FDA査察対応支援 潟Cーコンプライアンス


医療機器企業にとって、ゴールはFDA規制要件の遵守であって、システムの導入ではないはずです。
FDA対応のために急がなければならない実施事項は、現状プロセスの改善です。
まずは、現行プロセスを改善(QMSの改訂)し、改善後のSOPに沿った記録を作成することです。
現行のQMSが、FDAの要求事項を満たしていない場合、FDA査察において指摘におよびます。
システムを導入すれば、FDA対応ができるわけではありません。
新規システムの導入には時間がかかります。
新規システムが稼働するまでの間、不遵守状態を放置するわけにはいきません。
システムは、改善後のプロセスに対して適用するべきです。
したがって、まずはマニュアルベースの運用でFDA要求事項を遵守し、その上で電子化を進めることをご提言いたします。

日本には、最新のFDA規制要件(21 CFR Part 820:QSR)対応ができるコンサルタントの数は非常に限られています。特に、QSR対応ができ、コンピュータシステム導入までを所掌とするコンサルタントは、ごく稀です。

また、医療機器企業が現在使用しているコンピュータシステムの多くは、QSRに対応できていません。また当該コンピュータシステムに対して、CSVを実施しており、かつPart11を遵守しているシステムは稀です。

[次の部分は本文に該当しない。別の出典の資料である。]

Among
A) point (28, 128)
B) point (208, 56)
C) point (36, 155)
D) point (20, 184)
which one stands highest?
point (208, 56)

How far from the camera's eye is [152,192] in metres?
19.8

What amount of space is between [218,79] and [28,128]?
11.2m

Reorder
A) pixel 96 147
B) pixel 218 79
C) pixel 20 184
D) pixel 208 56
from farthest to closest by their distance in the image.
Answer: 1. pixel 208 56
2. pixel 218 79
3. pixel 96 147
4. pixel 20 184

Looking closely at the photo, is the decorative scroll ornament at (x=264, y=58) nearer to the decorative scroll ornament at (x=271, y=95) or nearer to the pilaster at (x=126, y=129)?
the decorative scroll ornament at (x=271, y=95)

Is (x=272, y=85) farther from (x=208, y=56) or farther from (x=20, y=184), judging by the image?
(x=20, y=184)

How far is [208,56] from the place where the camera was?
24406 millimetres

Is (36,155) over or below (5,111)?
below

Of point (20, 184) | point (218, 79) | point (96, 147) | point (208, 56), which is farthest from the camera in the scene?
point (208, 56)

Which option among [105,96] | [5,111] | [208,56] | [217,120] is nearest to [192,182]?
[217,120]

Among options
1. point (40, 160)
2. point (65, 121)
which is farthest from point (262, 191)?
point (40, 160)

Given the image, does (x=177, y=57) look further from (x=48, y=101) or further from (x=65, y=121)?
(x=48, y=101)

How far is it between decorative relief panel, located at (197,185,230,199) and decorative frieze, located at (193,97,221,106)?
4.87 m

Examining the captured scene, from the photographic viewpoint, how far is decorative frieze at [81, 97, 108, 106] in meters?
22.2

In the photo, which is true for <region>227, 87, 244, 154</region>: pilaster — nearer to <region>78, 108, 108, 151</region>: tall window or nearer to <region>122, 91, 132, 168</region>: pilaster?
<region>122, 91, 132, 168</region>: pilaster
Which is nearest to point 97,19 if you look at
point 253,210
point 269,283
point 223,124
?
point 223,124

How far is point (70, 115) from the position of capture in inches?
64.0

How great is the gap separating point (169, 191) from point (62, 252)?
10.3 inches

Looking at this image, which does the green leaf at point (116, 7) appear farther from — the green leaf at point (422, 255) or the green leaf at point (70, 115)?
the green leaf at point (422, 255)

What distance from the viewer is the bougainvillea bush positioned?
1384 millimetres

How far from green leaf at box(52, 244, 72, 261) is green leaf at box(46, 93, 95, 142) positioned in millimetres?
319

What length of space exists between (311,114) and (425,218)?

一方で、医療機器企業を対象としたパッケージシステムにおいて、そのままでFDA規制要件に適合したパッケージシステムはほとんどありません。特に日本のベンダーにFDA対応のノウハウがないことがネックになっています。どのベンダーもFDA規制要件対応をうたっていますが、紙芝居的なものがほとんどで、実績がありません。

願わくば、どこかの医療機器企業と組んで、FDA規制対応を勉強し、システムに取り入れようと画策しているベンダーが多く存在します。

FDA対応は、そんなに甘く、易しいものではありません。

FDA対応をするとはどういうことか

FDA対応とは以下の事項を実施することです。(優先順位順)

  1. 21 CFR Part 820(QSR)に準拠したQMSを構築すること。
  2. 従業員の教育を実施し、記録を残すこと。
  3. QMSを遵守し、各種記録を完全に残すこと。
  4. FDA査察に備え、記録が即座に提出できるように整理しておくこと。
  5. FDA査察対応準備を行うこと。(模擬査察の実施、FAQ集の作成等)
  6. QMSに適合したシステム化(記録の電子化)を行う。
  7. システムのCSV、Part11対応を実施する。
  8. システムの操作教育を実施する。
  9. システムにより、運用し、記録を残す。
  10. システムによりFDA査察対応を行う。

FDA対応のコンピュータシステムとはどういうものか

FDA対応のコンピュータシステムとは下記のものと考えます。

  1. DHF、DMR、DHR、MDRを電子的に一元管理できること。
  2. CAPAを電子的に一元管理できること。
  3. 品質記録を電子的に一元管理できること。
  4. FDA査察時に、必要な記録および関連した記録が芋づる式に呼び出せること。
  5. マネジメントが品質Issueを適宜把握できること。
  6. コンピュータバリデーションを実施し、記録が保存されていること。
  7. 21 CFR Part 11に適合していること。
  8. 操作マニュアル、手順書が完備していること。
  9. ユーザが適切に教育され、教育記録が保存されていること。

システム化が急務

FDAの査察に対応し、少しでも指摘の数を減らすことは重要です。そのためには、指摘やワーニングレターの傾向を分析しておかなければなりません。

また、情報の一元管理と、各種プロセスの漏れ、抜け等を防止するために、システムの導入検討は急がなければならないと言えます。